● **Records from a spatial question set**
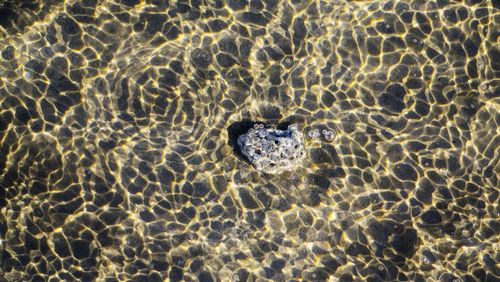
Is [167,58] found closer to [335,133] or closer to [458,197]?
[335,133]

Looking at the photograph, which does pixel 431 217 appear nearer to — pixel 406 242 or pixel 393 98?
pixel 406 242

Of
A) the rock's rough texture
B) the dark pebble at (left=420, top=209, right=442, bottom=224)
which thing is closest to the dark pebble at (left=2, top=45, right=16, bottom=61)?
the rock's rough texture

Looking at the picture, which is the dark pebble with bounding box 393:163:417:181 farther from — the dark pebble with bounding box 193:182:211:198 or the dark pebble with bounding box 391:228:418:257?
the dark pebble with bounding box 193:182:211:198

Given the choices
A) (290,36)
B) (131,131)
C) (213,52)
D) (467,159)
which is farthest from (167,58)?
(467,159)

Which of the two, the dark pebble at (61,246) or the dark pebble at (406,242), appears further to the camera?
the dark pebble at (406,242)

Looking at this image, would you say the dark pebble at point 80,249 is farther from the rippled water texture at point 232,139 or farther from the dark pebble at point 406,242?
the dark pebble at point 406,242

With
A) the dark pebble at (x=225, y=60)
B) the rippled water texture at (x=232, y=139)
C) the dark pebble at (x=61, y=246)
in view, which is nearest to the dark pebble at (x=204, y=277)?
the rippled water texture at (x=232, y=139)
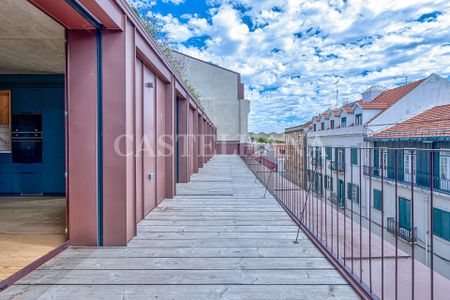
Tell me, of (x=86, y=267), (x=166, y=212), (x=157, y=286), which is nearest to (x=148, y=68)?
(x=166, y=212)

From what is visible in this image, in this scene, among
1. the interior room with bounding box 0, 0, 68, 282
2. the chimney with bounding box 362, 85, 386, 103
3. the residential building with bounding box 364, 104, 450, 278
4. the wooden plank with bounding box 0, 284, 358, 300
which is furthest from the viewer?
the chimney with bounding box 362, 85, 386, 103

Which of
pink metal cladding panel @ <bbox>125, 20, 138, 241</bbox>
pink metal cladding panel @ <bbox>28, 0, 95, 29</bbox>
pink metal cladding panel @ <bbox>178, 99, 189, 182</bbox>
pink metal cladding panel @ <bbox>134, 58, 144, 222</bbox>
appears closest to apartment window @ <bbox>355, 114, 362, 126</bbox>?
pink metal cladding panel @ <bbox>178, 99, 189, 182</bbox>

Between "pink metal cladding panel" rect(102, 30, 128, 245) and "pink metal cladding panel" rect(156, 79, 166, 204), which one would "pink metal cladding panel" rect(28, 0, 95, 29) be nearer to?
"pink metal cladding panel" rect(102, 30, 128, 245)

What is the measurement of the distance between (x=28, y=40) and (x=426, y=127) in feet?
34.1

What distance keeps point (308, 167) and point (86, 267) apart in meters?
2.36

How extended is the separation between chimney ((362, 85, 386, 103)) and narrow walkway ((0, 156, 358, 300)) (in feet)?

● **Problem to work on**
Reproduce all entries exactly. Pictures do not belong in the copy.

● **Exercise output**
Is [167,58] found closer to [335,133] or closer to [458,197]?
[335,133]

Looking at the photograph, which does pixel 431 217 appear nearer to — pixel 406 242 or pixel 393 98?
pixel 406 242

Of
A) the rock's rough texture
B) the dark pebble at (left=420, top=209, right=442, bottom=224)
which thing is closest to the dark pebble at (left=2, top=45, right=16, bottom=61)?
the rock's rough texture

Looking at the picture, which is the dark pebble with bounding box 393:163:417:181 farther from — the dark pebble with bounding box 193:182:211:198 or the dark pebble with bounding box 391:228:418:257?
the dark pebble with bounding box 193:182:211:198

Given the choices
A) (290,36)
B) (131,131)
C) (213,52)
D) (467,159)
which is farthest from (167,58)?
(467,159)

Which of the two, the dark pebble at (61,246) or the dark pebble at (406,242), appears further to the camera?
the dark pebble at (406,242)

Looking at this image, would you say the dark pebble at point 80,249 is farther from the rippled water texture at point 232,139 or farther from the dark pebble at point 406,242?
the dark pebble at point 406,242

With
A) the dark pebble at (x=225, y=60)
B) the rippled water texture at (x=232, y=139)
C) the dark pebble at (x=61, y=246)
in view, which is nearest to the dark pebble at (x=204, y=277)?
the rippled water texture at (x=232, y=139)
Tell me, of (x=86, y=267), (x=166, y=212), (x=157, y=286), which is nearest to (x=148, y=68)?
(x=166, y=212)

From what is visible in this image, in this scene, among
1. the interior room with bounding box 0, 0, 68, 282
2. the chimney with bounding box 362, 85, 386, 103
3. the residential building with bounding box 364, 104, 450, 278
4. the wooden plank with bounding box 0, 284, 358, 300
which is furthest from the viewer?
the chimney with bounding box 362, 85, 386, 103

Which of
pink metal cladding panel @ <bbox>125, 20, 138, 241</bbox>
pink metal cladding panel @ <bbox>28, 0, 95, 29</bbox>
pink metal cladding panel @ <bbox>178, 99, 189, 182</bbox>
pink metal cladding panel @ <bbox>134, 58, 144, 222</bbox>
appears closest to apartment window @ <bbox>355, 114, 362, 126</bbox>?
pink metal cladding panel @ <bbox>178, 99, 189, 182</bbox>

Between "pink metal cladding panel" rect(102, 30, 128, 245) and "pink metal cladding panel" rect(156, 79, 166, 204), which one would "pink metal cladding panel" rect(28, 0, 95, 29) be nearer to?
"pink metal cladding panel" rect(102, 30, 128, 245)

What is the measurement of the distance between (x=28, y=40) and (x=426, y=127) in feet?
34.1

What distance keeps point (308, 167) and point (86, 267) apart in meters?
2.36

How extended is the separation between chimney ((362, 85, 386, 103)) and narrow walkway ((0, 156, 358, 300)) (in feet)?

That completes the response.